REQUIRED WORK ::
Find each line in the records below that contains the string "instances", treating uppercase and lowercase as different, and copy every such line.
--- BEGIN ---
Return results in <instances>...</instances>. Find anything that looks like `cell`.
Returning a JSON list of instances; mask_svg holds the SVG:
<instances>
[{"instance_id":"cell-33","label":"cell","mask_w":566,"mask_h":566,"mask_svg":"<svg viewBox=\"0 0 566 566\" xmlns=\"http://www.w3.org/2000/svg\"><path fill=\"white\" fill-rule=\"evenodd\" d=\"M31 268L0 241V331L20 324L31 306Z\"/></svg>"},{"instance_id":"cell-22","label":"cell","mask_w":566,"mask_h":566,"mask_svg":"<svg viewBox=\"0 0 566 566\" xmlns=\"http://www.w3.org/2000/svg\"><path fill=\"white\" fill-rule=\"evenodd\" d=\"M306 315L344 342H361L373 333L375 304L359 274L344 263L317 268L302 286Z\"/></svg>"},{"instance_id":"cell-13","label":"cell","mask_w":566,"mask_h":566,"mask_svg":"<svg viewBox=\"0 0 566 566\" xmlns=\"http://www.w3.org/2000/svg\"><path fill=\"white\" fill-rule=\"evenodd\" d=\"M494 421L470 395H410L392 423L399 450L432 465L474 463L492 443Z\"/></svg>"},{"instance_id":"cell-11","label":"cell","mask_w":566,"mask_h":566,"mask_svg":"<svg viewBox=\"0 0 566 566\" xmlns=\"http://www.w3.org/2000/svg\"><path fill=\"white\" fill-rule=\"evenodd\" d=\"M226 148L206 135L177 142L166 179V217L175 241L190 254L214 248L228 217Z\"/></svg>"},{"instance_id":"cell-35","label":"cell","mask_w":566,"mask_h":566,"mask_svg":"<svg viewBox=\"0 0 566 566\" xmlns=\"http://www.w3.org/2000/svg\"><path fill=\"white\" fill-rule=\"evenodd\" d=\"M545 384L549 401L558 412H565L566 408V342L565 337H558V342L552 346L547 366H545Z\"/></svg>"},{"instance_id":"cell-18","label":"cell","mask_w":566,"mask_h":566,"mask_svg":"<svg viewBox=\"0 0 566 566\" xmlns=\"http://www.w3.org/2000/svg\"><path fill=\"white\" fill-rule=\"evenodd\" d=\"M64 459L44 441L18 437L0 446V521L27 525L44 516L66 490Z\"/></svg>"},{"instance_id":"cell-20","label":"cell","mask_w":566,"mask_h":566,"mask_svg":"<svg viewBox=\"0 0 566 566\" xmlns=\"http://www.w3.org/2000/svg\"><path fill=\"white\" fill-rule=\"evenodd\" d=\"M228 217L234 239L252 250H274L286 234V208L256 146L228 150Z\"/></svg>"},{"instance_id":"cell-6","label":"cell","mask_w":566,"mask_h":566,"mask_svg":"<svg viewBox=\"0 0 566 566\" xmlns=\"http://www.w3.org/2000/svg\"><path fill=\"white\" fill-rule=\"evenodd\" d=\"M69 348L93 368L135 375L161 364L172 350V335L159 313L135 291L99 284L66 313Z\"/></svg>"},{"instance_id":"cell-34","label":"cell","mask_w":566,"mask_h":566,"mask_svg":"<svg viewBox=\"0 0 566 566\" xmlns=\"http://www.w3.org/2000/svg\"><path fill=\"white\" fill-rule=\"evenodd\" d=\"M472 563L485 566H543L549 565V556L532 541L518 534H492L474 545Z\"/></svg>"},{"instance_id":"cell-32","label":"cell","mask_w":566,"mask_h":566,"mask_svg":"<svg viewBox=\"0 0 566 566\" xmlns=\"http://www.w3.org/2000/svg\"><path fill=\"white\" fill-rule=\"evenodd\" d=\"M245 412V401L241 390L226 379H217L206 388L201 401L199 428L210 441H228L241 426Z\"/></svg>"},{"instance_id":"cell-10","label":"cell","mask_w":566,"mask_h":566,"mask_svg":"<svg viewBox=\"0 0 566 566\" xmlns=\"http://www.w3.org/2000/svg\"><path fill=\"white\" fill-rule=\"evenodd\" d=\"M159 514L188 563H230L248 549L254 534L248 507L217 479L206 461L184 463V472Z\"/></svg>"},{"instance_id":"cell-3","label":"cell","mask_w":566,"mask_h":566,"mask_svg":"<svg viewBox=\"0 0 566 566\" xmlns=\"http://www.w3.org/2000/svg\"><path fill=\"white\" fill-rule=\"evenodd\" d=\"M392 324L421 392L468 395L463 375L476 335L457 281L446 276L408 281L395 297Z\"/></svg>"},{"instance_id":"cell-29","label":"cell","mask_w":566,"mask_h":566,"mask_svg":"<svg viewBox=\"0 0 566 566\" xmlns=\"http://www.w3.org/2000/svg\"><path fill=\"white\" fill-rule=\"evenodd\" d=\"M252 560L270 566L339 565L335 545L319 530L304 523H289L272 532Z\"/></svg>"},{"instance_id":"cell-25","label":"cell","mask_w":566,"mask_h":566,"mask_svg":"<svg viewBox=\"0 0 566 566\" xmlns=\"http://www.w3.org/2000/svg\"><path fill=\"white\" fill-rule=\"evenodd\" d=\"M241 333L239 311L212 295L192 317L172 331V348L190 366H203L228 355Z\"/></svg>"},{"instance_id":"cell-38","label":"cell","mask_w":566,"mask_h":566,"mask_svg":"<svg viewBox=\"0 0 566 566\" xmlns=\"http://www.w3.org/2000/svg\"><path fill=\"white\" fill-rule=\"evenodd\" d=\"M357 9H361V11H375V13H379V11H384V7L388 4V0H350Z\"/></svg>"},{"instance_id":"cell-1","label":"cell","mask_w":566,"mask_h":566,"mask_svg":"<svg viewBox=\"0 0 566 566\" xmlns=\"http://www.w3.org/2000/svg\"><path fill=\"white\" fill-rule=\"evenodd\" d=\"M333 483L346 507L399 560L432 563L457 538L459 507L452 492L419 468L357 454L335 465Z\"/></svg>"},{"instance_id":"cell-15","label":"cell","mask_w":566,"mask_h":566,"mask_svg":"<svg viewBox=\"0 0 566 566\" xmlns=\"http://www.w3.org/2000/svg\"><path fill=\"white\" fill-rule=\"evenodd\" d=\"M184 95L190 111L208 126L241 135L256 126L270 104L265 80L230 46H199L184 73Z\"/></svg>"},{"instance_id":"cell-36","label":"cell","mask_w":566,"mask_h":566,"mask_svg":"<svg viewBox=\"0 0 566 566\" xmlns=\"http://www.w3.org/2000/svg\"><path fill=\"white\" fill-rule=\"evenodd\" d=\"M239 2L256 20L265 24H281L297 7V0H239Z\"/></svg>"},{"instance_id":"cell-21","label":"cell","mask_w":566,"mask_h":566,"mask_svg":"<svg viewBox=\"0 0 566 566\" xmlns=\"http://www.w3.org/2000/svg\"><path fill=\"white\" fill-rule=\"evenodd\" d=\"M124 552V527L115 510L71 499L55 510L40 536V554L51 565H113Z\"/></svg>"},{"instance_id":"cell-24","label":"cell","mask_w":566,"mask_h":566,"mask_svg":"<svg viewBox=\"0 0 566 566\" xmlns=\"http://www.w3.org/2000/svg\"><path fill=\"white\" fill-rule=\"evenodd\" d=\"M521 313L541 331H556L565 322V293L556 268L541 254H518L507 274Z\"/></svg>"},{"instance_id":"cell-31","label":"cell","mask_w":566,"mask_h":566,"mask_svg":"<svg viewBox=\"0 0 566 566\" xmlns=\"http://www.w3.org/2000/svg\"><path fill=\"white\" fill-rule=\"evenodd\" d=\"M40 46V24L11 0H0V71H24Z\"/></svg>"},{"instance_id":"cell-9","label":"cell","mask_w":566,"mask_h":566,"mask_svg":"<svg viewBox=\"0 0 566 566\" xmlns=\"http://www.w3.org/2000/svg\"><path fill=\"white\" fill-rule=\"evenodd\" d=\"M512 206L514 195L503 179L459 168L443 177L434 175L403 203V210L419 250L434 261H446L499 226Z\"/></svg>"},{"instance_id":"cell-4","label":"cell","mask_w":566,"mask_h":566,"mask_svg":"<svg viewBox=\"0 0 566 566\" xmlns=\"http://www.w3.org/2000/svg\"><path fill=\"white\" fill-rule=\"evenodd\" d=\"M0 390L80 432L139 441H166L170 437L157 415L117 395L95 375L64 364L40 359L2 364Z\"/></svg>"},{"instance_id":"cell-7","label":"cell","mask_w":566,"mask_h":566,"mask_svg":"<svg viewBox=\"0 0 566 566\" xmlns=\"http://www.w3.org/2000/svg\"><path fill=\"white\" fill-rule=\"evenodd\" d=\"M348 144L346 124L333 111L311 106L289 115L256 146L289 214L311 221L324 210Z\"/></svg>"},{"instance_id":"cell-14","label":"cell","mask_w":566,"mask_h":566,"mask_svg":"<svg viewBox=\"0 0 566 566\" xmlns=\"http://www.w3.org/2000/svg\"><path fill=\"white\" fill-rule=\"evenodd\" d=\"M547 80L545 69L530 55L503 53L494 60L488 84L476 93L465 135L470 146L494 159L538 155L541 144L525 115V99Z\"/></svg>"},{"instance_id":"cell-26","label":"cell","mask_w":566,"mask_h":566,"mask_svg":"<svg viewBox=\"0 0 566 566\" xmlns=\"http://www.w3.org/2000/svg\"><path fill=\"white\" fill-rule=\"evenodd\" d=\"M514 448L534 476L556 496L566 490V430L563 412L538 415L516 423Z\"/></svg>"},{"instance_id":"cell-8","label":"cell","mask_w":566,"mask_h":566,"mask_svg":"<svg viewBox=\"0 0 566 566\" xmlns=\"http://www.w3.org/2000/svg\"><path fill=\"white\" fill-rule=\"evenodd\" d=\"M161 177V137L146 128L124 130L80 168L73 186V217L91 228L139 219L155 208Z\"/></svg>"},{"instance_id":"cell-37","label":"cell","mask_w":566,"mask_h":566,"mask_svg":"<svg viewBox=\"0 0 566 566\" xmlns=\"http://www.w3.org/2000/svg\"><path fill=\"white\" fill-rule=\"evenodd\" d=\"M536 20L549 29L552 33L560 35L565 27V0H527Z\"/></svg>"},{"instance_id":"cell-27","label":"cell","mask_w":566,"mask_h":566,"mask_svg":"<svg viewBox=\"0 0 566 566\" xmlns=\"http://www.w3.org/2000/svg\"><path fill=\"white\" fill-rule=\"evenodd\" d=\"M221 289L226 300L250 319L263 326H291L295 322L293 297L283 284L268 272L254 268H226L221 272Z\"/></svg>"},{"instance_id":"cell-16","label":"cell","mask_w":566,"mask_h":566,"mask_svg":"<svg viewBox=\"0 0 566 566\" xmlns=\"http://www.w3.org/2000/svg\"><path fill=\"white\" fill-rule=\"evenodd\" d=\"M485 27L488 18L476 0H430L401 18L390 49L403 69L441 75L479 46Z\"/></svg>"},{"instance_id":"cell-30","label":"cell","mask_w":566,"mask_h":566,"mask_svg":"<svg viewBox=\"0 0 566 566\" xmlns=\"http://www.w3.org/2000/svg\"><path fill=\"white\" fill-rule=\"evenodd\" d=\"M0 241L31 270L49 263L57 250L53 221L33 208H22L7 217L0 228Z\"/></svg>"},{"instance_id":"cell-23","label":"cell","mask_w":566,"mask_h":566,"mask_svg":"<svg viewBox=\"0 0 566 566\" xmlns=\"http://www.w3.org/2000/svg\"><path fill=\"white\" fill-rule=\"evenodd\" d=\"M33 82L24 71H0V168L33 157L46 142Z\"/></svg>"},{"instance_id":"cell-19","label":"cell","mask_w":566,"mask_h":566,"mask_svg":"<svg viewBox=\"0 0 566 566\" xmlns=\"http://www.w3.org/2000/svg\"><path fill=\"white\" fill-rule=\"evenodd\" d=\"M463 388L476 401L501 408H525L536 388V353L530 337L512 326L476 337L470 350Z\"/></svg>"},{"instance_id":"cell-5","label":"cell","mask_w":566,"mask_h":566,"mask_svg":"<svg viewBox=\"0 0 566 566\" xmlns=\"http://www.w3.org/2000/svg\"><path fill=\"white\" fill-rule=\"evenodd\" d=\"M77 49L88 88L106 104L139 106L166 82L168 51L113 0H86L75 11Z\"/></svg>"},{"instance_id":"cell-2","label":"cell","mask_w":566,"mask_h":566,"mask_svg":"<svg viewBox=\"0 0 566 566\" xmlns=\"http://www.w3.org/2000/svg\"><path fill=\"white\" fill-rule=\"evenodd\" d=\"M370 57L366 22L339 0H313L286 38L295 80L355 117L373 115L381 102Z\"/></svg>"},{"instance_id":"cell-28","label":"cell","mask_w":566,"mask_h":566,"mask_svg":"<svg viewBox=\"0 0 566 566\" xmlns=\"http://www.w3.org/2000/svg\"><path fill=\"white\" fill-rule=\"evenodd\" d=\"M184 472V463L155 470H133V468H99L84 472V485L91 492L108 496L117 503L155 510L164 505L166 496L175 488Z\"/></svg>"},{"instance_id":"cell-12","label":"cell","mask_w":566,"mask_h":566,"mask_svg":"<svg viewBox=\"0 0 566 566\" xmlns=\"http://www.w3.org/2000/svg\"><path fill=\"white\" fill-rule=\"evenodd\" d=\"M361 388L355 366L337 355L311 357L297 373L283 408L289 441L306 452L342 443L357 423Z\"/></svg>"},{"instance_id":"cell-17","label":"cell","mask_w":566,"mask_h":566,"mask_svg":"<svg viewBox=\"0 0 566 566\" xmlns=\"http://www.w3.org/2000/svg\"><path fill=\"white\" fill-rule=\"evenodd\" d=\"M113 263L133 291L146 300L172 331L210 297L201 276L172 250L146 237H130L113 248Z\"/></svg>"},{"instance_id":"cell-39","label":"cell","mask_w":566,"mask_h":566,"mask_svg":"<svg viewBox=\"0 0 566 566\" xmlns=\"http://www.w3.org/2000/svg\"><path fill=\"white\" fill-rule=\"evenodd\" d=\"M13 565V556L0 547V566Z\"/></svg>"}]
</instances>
--- END ---
WRITTEN SOLUTION ::
Return results in <instances>...</instances>. Find anything that looks like `cell`.
Returning a JSON list of instances; mask_svg holds the SVG:
<instances>
</instances>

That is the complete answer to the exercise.